Dataset entries:
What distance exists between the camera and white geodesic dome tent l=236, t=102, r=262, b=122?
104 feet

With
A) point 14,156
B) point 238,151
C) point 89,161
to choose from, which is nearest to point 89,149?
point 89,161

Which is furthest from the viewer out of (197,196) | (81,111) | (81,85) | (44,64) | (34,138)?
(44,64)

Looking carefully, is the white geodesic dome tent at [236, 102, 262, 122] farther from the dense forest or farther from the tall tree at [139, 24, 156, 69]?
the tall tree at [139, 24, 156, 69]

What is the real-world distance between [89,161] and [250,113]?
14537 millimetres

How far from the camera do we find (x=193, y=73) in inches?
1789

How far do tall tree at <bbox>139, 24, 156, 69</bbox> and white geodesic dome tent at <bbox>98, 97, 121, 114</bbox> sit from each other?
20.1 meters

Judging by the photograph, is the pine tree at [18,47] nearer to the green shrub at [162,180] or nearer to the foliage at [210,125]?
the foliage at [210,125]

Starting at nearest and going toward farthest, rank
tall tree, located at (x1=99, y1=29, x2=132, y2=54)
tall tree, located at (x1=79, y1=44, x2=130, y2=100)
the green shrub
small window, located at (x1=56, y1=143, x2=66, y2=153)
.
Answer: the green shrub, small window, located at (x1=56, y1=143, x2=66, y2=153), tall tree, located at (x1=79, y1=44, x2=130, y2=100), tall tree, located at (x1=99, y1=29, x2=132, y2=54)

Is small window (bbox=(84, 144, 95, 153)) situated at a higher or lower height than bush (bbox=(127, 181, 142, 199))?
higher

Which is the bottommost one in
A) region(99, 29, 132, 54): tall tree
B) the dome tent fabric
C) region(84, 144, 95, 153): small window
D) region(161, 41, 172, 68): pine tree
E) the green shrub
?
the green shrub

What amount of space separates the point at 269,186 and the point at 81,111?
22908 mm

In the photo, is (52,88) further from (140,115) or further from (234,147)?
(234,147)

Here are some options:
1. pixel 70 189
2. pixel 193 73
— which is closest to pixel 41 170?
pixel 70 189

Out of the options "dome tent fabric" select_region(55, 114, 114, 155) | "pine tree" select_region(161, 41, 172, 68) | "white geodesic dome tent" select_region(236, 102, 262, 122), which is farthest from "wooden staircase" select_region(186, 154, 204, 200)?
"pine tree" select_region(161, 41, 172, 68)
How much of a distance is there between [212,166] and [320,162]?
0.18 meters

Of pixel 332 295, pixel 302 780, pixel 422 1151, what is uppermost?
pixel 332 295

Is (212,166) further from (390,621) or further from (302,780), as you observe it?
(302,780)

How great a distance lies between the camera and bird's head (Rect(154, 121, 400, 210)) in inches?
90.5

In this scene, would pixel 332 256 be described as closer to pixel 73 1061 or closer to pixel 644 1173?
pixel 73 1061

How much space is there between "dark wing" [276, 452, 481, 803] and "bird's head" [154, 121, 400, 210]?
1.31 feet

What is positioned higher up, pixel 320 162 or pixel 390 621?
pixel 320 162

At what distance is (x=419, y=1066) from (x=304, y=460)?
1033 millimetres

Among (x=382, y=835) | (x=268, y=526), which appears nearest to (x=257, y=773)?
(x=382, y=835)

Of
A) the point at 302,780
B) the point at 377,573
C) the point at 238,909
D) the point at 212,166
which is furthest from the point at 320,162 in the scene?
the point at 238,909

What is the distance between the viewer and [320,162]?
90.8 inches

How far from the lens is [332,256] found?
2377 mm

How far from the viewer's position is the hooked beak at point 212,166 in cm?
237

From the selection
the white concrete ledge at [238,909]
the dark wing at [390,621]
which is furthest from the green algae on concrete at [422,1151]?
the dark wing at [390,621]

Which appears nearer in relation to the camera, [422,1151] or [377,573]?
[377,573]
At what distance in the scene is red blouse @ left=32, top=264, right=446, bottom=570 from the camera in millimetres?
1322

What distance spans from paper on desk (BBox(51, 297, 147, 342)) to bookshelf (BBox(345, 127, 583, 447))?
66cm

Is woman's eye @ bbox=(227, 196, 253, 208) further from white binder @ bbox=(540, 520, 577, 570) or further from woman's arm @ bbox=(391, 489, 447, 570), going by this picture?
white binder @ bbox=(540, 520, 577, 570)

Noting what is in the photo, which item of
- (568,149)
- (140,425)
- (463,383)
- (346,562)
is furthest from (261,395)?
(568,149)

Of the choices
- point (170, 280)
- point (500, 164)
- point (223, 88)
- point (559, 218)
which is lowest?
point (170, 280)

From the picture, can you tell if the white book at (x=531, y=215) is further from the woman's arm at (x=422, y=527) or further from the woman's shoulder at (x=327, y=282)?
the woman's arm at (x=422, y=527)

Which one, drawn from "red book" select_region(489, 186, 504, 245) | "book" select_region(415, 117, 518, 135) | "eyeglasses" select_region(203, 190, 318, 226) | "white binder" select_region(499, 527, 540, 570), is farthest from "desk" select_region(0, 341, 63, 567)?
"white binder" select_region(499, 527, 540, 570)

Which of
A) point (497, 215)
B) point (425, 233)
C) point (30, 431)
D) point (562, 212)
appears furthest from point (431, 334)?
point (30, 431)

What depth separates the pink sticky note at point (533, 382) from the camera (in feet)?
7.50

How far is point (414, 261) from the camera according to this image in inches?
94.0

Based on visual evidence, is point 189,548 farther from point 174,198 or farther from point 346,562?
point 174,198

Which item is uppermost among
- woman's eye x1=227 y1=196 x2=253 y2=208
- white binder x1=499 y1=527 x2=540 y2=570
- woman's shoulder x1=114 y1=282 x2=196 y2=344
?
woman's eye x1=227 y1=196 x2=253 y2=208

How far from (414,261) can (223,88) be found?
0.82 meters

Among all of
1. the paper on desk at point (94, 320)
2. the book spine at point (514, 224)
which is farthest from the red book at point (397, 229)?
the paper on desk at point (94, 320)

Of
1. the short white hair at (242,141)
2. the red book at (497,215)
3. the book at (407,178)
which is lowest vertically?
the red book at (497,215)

**TASK DETAILS:**
From the line containing "Which one, drawn" through the closing line of the material above, return every line exactly and omit all others.

**SOLUTION FOR THIS EXERCISE:**
Which one, drawn from "red book" select_region(489, 186, 504, 245) | "book" select_region(415, 117, 518, 135) | "eyeglasses" select_region(203, 190, 318, 226) | "white binder" select_region(499, 527, 540, 570), is farthest from "desk" select_region(0, 341, 63, 567)?
"white binder" select_region(499, 527, 540, 570)

Which of
A) point (497, 215)
B) point (425, 233)
C) point (30, 431)
D) point (562, 212)
appears furthest from point (431, 334)?
point (30, 431)

What depth separates the pink sticky note at point (533, 382) from the camera (in feet)?
7.50

How far is point (414, 261) from the camera according to this image in inches?
94.0

Based on visual evidence, is point 189,548 farther from point 174,198 or farther from point 346,562?
point 174,198

Which item is uppermost among
- woman's eye x1=227 y1=196 x2=253 y2=208
- white binder x1=499 y1=527 x2=540 y2=570
- woman's shoulder x1=114 y1=282 x2=196 y2=344
?
woman's eye x1=227 y1=196 x2=253 y2=208

How far from (414,261) can (223,88) be found?
0.82 meters

Among all of
1. the paper on desk at point (94, 320)
2. the book spine at point (514, 224)
which is farthest from the red book at point (397, 229)?
the paper on desk at point (94, 320)

Of
1. the short white hair at (242,141)
2. the red book at (497,215)
3. the book at (407,178)
which is lowest vertically?
the red book at (497,215)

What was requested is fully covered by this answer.